* [DIRECTIONS]:
Pull out each line of the records below that contains the string "building", treating uppercase and lowercase as different.

* [EXCERPTED RECORDS]:
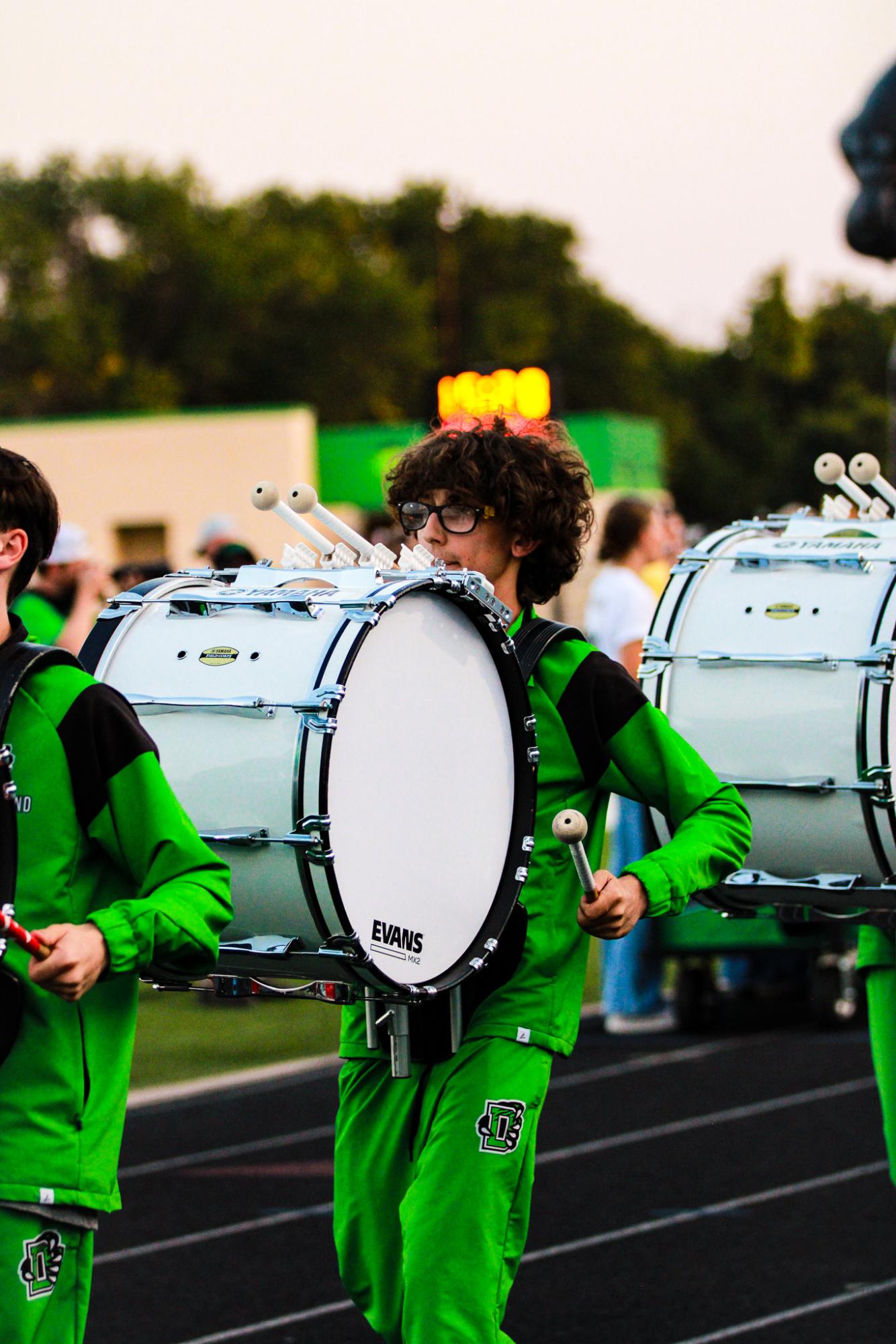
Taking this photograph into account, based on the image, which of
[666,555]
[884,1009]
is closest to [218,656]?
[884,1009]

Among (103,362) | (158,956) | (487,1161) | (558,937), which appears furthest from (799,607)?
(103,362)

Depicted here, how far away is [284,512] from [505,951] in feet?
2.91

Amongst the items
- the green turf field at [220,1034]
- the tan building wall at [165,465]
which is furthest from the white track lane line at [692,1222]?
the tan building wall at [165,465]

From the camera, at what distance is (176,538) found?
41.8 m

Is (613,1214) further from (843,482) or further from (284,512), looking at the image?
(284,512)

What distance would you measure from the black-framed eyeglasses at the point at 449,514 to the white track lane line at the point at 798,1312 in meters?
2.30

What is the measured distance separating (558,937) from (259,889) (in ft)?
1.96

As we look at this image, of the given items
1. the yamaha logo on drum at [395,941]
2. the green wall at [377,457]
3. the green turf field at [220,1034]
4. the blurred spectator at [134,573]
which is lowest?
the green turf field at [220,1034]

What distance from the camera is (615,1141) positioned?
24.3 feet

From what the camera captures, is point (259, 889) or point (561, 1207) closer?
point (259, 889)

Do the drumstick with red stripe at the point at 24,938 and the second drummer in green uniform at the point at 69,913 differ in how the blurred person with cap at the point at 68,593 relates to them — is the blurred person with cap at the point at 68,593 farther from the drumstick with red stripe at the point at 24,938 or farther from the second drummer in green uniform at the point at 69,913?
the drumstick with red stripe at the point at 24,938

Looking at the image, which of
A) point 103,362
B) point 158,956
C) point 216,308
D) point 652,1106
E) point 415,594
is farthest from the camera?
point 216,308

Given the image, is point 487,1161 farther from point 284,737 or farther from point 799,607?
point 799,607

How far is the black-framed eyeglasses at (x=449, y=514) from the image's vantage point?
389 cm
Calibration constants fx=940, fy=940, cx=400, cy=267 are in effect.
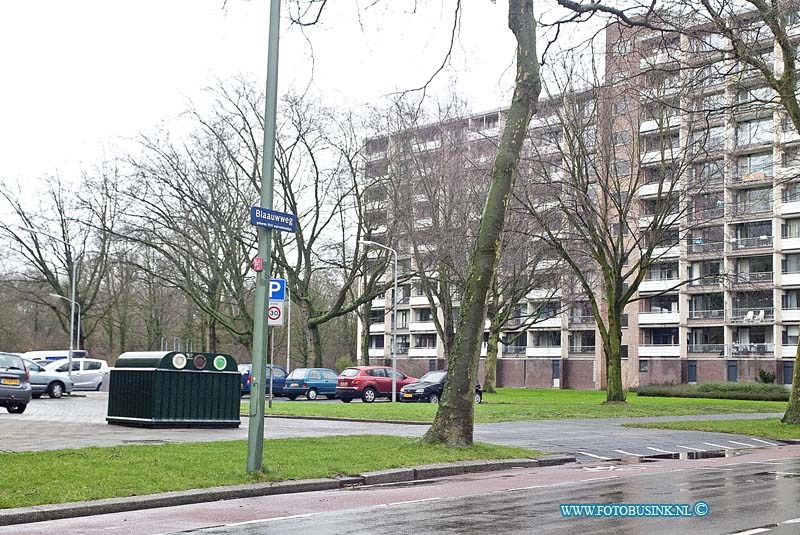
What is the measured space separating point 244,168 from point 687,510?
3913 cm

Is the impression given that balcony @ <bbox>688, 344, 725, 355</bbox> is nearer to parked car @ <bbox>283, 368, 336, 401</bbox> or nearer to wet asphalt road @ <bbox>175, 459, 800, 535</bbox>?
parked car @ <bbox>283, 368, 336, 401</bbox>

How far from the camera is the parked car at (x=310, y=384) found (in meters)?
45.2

==

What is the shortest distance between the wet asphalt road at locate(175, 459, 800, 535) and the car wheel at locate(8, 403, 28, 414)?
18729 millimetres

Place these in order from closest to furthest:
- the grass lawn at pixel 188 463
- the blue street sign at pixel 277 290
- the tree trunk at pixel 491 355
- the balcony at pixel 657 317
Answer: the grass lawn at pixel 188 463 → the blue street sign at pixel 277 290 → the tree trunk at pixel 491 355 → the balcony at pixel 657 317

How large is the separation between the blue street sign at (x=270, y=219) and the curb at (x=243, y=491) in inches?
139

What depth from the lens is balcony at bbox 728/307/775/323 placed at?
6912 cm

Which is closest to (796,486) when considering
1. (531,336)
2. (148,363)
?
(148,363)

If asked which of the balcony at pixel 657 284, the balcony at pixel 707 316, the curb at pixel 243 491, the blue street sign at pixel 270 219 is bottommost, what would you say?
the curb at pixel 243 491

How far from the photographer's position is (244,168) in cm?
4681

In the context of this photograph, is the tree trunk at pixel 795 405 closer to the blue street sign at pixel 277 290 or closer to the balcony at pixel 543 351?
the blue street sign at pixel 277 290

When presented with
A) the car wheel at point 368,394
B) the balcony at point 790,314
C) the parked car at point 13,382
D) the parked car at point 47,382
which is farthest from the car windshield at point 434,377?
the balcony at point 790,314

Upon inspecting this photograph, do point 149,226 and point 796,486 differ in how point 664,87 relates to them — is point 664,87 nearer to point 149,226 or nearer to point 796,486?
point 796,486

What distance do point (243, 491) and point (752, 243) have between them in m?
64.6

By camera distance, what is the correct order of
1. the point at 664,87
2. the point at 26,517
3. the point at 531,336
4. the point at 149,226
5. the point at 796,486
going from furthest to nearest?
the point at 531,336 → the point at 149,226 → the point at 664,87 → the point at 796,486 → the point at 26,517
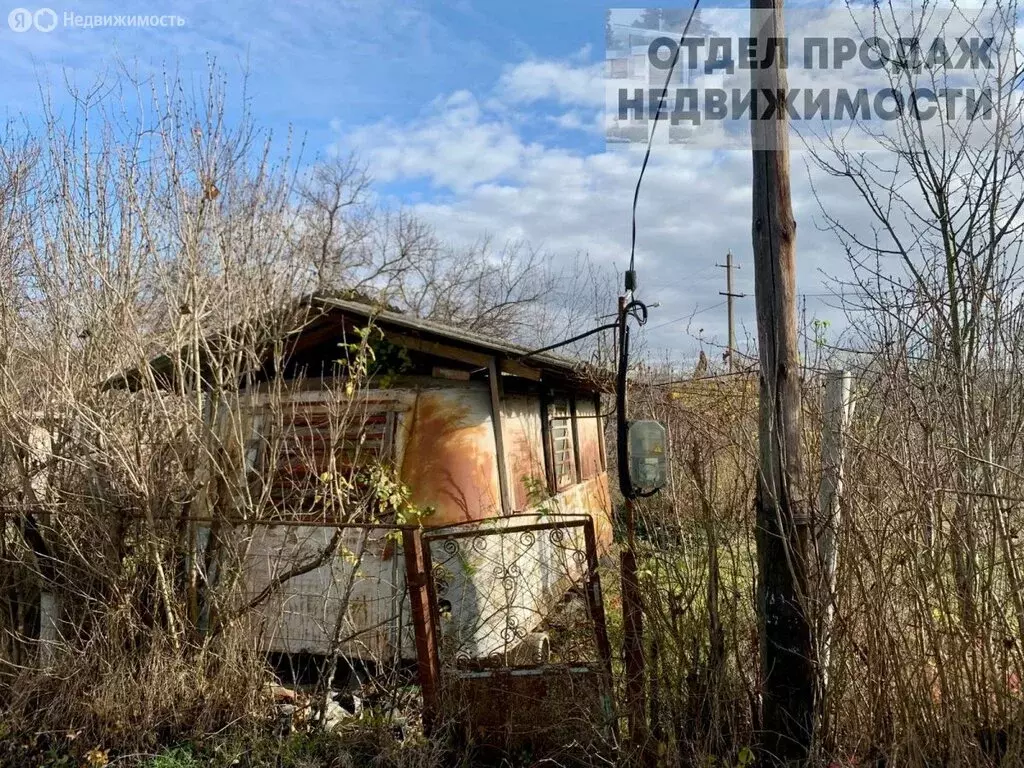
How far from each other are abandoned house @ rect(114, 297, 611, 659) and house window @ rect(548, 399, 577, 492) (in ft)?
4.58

---

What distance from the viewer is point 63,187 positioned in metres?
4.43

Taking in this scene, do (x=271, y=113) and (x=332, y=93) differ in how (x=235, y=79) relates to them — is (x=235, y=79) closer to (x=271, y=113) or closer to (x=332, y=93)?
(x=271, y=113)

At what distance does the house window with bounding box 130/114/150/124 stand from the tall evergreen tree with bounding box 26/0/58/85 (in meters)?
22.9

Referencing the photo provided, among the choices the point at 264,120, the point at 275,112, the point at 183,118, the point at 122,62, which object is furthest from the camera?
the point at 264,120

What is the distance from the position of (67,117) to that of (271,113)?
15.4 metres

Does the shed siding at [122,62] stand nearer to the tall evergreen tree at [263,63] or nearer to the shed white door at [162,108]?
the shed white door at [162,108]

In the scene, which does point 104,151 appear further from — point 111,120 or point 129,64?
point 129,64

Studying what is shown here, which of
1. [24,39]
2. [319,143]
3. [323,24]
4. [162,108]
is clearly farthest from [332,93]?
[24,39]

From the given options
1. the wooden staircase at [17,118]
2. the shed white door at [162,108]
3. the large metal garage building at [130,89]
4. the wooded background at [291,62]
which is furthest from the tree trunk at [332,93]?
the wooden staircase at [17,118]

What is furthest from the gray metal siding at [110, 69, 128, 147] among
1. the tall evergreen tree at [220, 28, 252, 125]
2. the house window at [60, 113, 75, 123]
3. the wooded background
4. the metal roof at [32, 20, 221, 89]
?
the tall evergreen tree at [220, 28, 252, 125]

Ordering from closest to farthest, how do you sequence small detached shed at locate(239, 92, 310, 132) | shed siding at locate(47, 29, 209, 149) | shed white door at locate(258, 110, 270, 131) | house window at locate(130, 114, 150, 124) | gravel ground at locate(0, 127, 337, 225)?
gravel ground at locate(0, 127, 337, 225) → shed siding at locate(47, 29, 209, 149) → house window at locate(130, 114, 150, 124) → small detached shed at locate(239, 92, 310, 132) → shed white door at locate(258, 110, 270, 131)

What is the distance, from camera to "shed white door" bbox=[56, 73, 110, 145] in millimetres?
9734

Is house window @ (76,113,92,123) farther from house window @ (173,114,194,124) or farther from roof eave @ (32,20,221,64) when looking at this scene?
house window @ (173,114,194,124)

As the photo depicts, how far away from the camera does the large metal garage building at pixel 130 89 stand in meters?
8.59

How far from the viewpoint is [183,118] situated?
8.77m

* [WRITTEN RESPONSE]:
- the tan building wall at [165,465]
the tan building wall at [165,465]
3. the large metal garage building at [130,89]
As the photo depicts, how far away from the camera does the large metal garage building at pixel 130 89 stand in meters?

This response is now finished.